-- Task --
From the records below, extract only the lines running from the line with "scientific name: Equus quagga" to the line with "scientific name: Sciurus", both lines included, reproducing them exactly.

»»

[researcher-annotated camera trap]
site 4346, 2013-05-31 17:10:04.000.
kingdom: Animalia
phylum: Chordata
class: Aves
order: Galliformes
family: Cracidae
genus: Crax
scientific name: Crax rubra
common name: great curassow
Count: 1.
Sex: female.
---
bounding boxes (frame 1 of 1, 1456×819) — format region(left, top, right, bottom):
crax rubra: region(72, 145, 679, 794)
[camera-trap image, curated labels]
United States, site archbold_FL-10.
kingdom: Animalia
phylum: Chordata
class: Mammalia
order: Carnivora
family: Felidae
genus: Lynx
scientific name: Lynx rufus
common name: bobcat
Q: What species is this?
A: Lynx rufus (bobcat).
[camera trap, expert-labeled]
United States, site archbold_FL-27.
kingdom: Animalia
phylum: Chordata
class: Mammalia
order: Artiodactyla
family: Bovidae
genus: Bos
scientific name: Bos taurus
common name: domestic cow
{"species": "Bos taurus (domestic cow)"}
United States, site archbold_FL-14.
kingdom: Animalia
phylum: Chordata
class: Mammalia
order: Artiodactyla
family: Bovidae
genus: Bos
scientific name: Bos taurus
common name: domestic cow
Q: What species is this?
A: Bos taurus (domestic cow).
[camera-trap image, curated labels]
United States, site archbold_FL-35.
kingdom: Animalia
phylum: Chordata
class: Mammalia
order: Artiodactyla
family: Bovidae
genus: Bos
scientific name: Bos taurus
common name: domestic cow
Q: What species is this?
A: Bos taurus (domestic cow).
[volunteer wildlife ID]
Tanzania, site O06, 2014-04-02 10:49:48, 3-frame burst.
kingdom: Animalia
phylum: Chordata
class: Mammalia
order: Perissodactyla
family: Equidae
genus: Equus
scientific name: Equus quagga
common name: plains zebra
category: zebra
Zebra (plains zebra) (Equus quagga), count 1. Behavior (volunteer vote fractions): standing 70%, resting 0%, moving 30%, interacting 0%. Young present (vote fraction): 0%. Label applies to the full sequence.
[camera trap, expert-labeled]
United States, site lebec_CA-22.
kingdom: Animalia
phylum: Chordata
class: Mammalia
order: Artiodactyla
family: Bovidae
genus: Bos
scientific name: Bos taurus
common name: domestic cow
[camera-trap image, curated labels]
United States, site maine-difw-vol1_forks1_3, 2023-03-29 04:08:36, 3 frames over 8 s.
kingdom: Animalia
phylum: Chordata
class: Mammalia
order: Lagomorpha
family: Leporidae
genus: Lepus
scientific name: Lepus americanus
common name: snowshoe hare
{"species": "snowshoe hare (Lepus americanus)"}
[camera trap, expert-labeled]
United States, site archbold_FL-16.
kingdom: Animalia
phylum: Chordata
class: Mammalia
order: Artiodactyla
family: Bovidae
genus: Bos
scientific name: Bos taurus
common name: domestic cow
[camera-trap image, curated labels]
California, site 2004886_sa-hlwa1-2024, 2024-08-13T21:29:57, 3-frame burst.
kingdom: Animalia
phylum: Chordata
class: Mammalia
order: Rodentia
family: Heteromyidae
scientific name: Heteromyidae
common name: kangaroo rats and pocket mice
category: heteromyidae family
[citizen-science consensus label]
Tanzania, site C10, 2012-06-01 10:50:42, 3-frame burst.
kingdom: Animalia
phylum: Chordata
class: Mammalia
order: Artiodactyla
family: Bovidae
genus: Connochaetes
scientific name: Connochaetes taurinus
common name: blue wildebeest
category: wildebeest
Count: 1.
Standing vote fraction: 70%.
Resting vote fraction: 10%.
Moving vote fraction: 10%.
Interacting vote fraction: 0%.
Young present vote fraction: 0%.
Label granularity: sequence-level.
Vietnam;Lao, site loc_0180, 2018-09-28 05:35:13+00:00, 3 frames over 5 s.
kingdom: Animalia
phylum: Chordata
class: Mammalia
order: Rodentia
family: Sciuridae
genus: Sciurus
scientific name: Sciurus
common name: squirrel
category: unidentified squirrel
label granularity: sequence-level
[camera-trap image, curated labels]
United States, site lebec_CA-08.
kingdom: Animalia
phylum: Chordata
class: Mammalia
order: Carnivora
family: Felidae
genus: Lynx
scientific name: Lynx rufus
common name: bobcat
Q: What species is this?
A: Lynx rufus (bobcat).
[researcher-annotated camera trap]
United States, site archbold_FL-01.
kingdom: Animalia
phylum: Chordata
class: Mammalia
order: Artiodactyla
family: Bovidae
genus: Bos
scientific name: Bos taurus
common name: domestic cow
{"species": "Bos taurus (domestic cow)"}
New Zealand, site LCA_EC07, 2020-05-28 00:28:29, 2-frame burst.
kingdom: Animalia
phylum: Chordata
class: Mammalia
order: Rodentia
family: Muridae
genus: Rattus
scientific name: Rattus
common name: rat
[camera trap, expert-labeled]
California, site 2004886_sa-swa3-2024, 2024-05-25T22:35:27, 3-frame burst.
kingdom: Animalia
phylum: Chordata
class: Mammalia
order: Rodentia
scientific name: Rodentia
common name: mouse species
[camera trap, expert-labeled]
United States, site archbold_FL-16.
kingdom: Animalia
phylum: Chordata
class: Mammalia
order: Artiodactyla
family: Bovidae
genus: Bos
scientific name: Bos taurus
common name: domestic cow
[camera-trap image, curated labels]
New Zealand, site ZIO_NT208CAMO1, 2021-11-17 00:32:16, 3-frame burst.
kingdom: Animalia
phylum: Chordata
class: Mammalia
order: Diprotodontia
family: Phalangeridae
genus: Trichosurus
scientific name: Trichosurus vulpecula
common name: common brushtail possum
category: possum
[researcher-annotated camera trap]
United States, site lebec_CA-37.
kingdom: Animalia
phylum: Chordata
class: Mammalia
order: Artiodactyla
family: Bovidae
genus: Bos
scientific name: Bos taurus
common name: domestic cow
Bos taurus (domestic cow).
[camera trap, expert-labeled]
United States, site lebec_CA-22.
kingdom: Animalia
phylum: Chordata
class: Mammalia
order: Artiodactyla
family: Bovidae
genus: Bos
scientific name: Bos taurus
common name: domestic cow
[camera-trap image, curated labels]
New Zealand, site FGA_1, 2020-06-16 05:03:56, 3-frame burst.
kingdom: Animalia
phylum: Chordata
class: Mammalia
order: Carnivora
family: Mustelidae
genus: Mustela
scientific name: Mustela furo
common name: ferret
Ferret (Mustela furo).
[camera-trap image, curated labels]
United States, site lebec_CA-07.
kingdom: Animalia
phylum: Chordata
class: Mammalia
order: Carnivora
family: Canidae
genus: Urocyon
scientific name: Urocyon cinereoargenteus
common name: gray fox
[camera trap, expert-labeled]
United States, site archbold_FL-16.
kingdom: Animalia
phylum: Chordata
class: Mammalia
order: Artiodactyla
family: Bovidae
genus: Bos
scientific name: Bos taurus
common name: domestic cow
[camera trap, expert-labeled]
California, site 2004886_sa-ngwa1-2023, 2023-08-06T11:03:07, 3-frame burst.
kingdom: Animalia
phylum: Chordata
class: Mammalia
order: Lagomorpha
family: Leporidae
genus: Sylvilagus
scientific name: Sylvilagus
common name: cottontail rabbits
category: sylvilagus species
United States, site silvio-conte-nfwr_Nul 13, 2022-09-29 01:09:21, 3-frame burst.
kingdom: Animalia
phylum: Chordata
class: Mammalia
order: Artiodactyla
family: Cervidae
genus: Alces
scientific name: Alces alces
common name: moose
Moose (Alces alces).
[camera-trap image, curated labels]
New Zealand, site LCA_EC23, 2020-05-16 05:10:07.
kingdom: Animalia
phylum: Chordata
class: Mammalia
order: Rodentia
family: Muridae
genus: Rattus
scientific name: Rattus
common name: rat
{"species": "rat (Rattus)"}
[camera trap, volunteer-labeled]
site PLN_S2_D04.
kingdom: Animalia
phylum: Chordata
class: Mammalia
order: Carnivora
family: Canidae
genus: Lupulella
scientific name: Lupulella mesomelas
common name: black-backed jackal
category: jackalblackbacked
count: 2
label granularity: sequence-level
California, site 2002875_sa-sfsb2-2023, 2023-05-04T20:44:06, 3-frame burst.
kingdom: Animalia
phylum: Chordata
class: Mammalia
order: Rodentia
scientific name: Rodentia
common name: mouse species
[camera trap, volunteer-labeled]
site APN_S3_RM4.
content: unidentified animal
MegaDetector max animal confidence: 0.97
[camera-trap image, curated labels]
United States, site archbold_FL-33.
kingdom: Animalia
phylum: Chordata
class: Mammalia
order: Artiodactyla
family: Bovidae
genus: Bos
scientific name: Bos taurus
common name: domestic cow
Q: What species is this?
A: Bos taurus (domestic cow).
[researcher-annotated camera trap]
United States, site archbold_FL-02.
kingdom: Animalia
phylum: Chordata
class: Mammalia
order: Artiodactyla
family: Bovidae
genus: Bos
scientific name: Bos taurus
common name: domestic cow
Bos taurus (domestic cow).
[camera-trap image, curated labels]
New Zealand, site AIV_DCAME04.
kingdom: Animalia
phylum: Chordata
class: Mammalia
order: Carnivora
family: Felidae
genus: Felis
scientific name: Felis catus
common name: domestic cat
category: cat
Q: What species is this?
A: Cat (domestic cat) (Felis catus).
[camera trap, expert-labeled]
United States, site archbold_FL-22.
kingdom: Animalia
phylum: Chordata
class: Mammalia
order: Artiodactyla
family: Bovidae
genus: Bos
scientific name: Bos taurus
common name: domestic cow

««

-- Result of this exercise --
scientific name: Equus quagga
common name: plains zebra
category: zebra
Zebra (plains zebra) (Equus quagga), count 1. Behavior (volunteer vote fractions): standing 70%, resting 0%, moving 30%, interacting 0%. Young present (vote fraction): 0%. Label applies to the full sequence.
[camera trap, expert-labeled]
United States, site lebec_CA-22.
kingdom: Animalia
phylum: Chordata
class: Mammalia
order: Artiodactyla
family: Bovidae
genus: Bos
scientific name: Bos taurus
common name: domestic cow
[camera-trap image, curated labels]
United States, site maine-difw-vol1_forks1_3, 2023-03-29 04:08:36, 3 frames over 8 s.
kingdom: Animalia
phylum: Chordata
class: Mammalia
order: Lagomorpha
family: Leporidae
genus: Lepus
scientific name: Lepus americanus
common name: snowshoe hare
{"species": "snowshoe hare (Lepus americanus)"}
[camera trap, expert-labeled]
United States, site archbold_FL-16.
kingdom: Animalia
phylum: Chordata
class: Mammalia
order: Artiodactyla
family: Bovidae
genus: Bos
scientific name: Bos taurus
common name: domestic cow
[camera-trap image, curated labels]
California, site 2004886_sa-hlwa1-2024, 2024-08-13T21:29:57, 3-frame burst.
kingdom: Animalia
phylum: Chordata
class: Mammalia
order: Rodentia
family: Heteromyidae
scientific name: Heteromyidae
common name: kangaroo rats and pocket mice
category: heteromyidae family
[citizen-science consensus label]
Tanzania, site C10, 2012-06-01 10:50:42, 3-frame burst.
kingdom: Animalia
phylum: Chordata
class: Mammalia
order: Artiodactyla
family: Bovidae
genus: Connochaetes
scientific name: Connochaetes taurinus
common name: blue wildebeest
category: wildebeest
Count: 1.
Standing vote fraction: 70%.
Resting vote fraction: 10%.
Moving vote fraction: 10%.
Interacting vote fraction: 0%.
Young present vote fraction: 0%.
Label granularity: sequence-level.
Vietnam;Lao, site loc_0180, 2018-09-28 05:35:13+00:00, 3 frames over 5 s.
kingdom: Animalia
phylum: Chordata
class: Mammalia
order: Rodentia
family: Sciuridae
genus: Sciurus
scientific name: Sciurus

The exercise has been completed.